Dopo mesi di stretto riserbo trapela, infatti, che il collaboratore sta ricostruendo le fasi dell’agguato costato la vita a Vincenzo Antonio Di Girgenti. Era il titolare di una piccola azienda agricola di Alessandria della Rocca e fu in via Dante, una delle strade principali della cittadina agrigentina, che i killer lo attesero. Lo crivellarono a colpi di fucile mentre stava salendo in macchina. Nessun dubbio sulla matrice mafiosa dell’agguato.

In quegli anni morivano in una macabra sequenza Pietro Longo, Calogero Cinà, Tommaso Coniglio, Vincenzo Montalbano, Pietro Sicardi, Francesco Paolo Picarella, Paolo Calandrino, Giuseppe Patrinostro, Diego Passafiume, Ignazio Panepinto, Calogero Panepinto, Francesco Maniscalco, Emanuele Seidita, Giovanni Carbone, Angelo Mario piazza, Antonino Russo.

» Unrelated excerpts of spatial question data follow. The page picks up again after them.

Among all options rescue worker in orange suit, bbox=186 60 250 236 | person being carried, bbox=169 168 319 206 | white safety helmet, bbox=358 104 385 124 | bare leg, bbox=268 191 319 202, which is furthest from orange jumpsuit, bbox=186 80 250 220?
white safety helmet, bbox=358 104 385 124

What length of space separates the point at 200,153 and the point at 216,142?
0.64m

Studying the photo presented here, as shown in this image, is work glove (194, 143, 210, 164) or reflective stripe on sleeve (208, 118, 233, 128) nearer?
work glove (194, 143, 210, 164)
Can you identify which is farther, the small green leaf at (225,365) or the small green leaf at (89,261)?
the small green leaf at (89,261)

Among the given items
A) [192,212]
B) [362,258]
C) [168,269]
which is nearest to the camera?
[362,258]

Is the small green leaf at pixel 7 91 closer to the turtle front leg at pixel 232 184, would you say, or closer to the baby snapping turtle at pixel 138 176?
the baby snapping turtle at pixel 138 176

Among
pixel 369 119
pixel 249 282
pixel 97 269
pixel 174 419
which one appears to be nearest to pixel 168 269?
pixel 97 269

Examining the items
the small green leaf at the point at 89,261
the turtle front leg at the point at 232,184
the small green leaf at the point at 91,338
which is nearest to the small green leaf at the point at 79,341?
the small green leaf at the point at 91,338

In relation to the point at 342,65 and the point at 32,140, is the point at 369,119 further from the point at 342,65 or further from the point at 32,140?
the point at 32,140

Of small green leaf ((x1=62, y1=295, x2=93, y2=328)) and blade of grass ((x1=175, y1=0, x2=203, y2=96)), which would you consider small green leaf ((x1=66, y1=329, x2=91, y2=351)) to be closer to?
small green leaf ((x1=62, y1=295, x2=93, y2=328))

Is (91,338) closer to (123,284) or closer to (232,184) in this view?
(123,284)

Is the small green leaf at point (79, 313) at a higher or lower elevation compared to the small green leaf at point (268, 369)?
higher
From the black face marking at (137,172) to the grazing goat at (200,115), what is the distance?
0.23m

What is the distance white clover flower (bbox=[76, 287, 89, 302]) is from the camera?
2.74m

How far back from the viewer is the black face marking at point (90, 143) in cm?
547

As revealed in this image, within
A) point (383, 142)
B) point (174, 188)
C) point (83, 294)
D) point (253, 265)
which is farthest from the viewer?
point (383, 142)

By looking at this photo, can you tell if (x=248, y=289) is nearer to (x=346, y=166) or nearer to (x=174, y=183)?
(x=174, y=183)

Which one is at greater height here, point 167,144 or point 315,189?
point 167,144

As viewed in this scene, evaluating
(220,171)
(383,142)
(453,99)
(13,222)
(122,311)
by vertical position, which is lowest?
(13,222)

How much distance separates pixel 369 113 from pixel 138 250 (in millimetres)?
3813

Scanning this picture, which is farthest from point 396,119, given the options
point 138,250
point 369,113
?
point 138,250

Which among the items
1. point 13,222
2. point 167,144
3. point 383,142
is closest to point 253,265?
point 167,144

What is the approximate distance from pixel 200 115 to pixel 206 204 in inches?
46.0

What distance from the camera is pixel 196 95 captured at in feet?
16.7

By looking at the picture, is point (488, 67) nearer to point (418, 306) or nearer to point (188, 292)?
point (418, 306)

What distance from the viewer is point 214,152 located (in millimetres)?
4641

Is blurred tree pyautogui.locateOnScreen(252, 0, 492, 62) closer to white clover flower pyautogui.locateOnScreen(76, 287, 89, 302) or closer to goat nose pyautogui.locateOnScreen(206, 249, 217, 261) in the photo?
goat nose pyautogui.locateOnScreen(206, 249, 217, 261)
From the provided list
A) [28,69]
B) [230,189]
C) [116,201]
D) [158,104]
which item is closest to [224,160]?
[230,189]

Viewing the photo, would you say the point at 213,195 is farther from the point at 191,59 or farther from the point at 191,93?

Molti omicidi non sono stati ancora risolti anche se sono emersi collegamenti fra di essi. Alcuni erano certamente legati ai contrasti per la gestione delle risorse idriche della diga Castello.

Un intreccio di mistero e morte lega Bagheria alla provincia di AgrigentoSorprende il fatto, però, che un uomo di Bagheria possa essere informato su un delitto avvenuto lontano dal suo territorio. A meno che del commando di morte non facesse parte un palermitano, il cui ruolo era sconosciuto anche ai pentiti agrigentini. Ipotesi, solo ipotesi. Di certo il pentimento di Pasquale Di Salvo, che sembrava essere meno importante di altri, assume uno spessore diverso. Apre squarci inediti nell’alleanza fra i clan di province diverse.

A Bagheria Di Salvo avrebbe svolto il ruolo di soldato della famiglia diretta da Giampiero Pitarresi. Le cimici registrarono i suoi interessi nel settore dello smaltimento dei rifiuti, ma anche la sua paura per l’imminente arresto. Aveva infatti ricevuto la “soffiata” che lo stavano braccando e nel dicembre 2015 progettava di fuggire in Albania. Tutto inutile, i carabinieri del Nucleo investigativo del comando provinciale di Palermo lo arrestarono prima che lasciasse la Sicilia.

Di Salvo si muoveva aveva la benedizione dell’anziano capomafia Pino Scaduto. Che del neo pentito diceva: “Dignità ne ha trentatremila volte più di lui”, e cioè di qualcuno che a Di Salvo rimproverava il “peccato originale” di avere indossato la divisa. Il nuovo collaboratore di giustizia era stato un poliziotto e aveva lavorato nella scorta di Giovanni Falcone. “Una disgrazia”, la definiva Scaduto durante un colloquio intercettato in carcere, ma “dopo se n’è accorto e si è spogliato… è onesto al cento per cento questo te lo posso dire io…”.

Di Salvo si era fatto ben volere. Era un semplice soldato, alle dipendenze del capo decina Carmelo D’Amico e del capo famiglia Nicolò Testa, ma con mansioni delicate, come le comunicazioni fra gli affiliati e le estorsioni ai danni dei commercianti. In cuor suo, e in gran segreto, il neo pentito sperava di fare il salto di qualità. Quando si sparse la notizia di una possibile scarcerazione di Scaduto era pronto ad affiancare il suo vecchio capo per mettere alla porta coloro che avevano gestito il territorio in maniera morbida.